You can see snow on the ground in the background of this work, creating an idyllic feeling to contrast with its stark colour scheme. The theme of this artwork is winter. This piece was created in oils as part of his series American Landscapes. Arbor Day was painted in 1930 when Grant Wood was only 32 years old. It is currently in the Art Institute of Chicago collection and part of a bigger exhibition that celebrates "American Icons: Legendary Paintings and Their Stories", running until March 27, 2013.
This painting's title comes from the celebration of Arbor Day, an annual holiday that first started in Nebraska on April 10, 1872. The date of this event is chosen because it marks the last frost date in this area of America. This holiday was created to focus on planting new trees in the area. This painting uses muted colours, giving a laid back tone to the American Scene. The colours used in this artwork are of a similar family: a cool, blue and green combination with hints of pale yellow. These earth tones make the work appear very rustic and represent the countryside side of America. This painting is very simplistic, with few details visible; this also makes the painting appear quite rustic.
The composition of this artwork is symmetrical; there are lots of strips dividing the picture in two, and you can see the same tree mirrored in both halves of the image. The artist used very large shapes to create this composition, and the use of lots of negative space (the white background) adds to this effect. The title of this artwork is placed neatly in the top right corner. The painting depicts a farmhouse in the middle of a snow-covered landscape. There is a path down to a small pond surrounded by trees (In the middle right of the picture).

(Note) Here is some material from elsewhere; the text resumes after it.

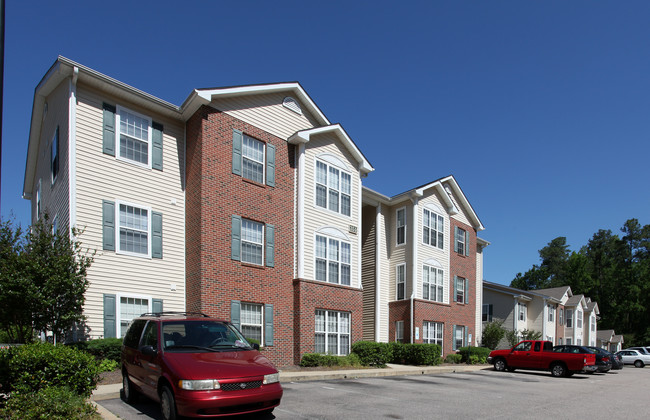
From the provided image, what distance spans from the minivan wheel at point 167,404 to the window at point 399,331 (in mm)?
19987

A series of trees are visible on the left side of the painting, which leads up to a house. One bare tree on this path, hinting at how cold it looks. The work is painted as a mirror image, as the house and pond are shown in reverse. The perspective of this artwork has a vanishing point on the left-hand side of the painting, where everything from there on looks smaller. It's possible to see a path leading up to what looks like an old farmhouse in the distance.